A fundamental understanding of stochastic effects is also valuable for technologists investigating systems that will not be directly studied in this fellowship. For example, a major factor effect the performance of hybrid cars is the thermal demagnetisation of permanent magnets. The underlying phenomena in these processes are ultimately the same as those I will investigate.

In the medium-to-long term (5-15 years) the main benefit economic benefit of the fellowship will be its influence on bringing new nanomagnetic technologies to the high-street. The first of these technologies to be realised will be hard-disks based on bit-patterned media, while the more novel technologies may take longer. The improved capacity, speed and efficiency of these new nanomagnetic devices will be of great benefit to society. For example, the development of non-volatile memory devices will greatly improve the energy efficiency of computing technologies, and will have a subsequent environmental impact, while new tools for medical diagnostics will allow rapid, point-of-care screening for a wide range of diseases and genetic disorders. The development of higher density hard-disks is also likely to become increasingly important as the use of high-definition audio-visual content becomes more commonplace.

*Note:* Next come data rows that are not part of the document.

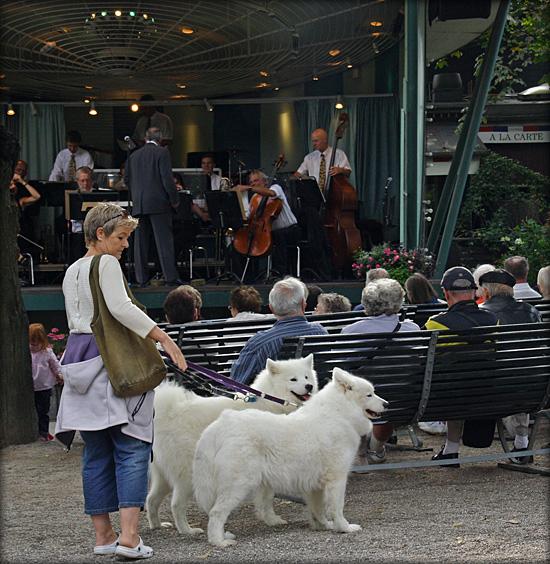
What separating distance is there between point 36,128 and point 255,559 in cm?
1561

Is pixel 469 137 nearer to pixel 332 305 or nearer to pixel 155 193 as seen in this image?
pixel 155 193

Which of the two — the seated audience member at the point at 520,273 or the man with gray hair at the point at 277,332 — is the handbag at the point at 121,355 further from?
the seated audience member at the point at 520,273

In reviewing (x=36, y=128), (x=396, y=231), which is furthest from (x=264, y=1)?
(x=36, y=128)

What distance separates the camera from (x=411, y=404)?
6809mm

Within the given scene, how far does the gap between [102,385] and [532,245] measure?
12.9 meters

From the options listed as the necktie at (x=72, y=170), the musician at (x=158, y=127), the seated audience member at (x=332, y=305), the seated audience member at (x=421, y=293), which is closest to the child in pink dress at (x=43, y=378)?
the seated audience member at (x=332, y=305)

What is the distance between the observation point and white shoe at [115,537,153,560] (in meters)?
5.09

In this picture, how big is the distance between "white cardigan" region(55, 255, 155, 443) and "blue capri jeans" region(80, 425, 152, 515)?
8 cm

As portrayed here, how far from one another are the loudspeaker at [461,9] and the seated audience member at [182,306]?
696 cm

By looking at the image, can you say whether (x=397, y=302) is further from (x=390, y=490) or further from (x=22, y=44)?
(x=22, y=44)

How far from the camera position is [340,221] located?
15250 millimetres

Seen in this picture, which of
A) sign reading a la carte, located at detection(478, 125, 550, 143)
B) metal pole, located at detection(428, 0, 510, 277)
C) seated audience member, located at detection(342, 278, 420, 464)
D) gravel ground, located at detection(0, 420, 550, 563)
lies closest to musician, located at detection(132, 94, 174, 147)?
metal pole, located at detection(428, 0, 510, 277)

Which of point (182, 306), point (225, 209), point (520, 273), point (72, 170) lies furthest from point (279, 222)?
point (182, 306)

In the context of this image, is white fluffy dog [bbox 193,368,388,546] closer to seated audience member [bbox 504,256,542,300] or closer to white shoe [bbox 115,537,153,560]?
white shoe [bbox 115,537,153,560]
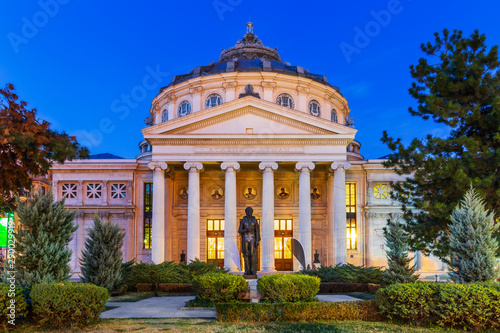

The proposed project requires a large range of contemporarily relevant research techniques and thus will provide PhD students with an extensive portfolio of skills for their future careers. Overall, the training which will be provided through the project will equip students with skills that will be extremely useful for science and engineering based careers either in academia or in the private sector. A good supply of graduates with such skills is key to the future success of the UK economy.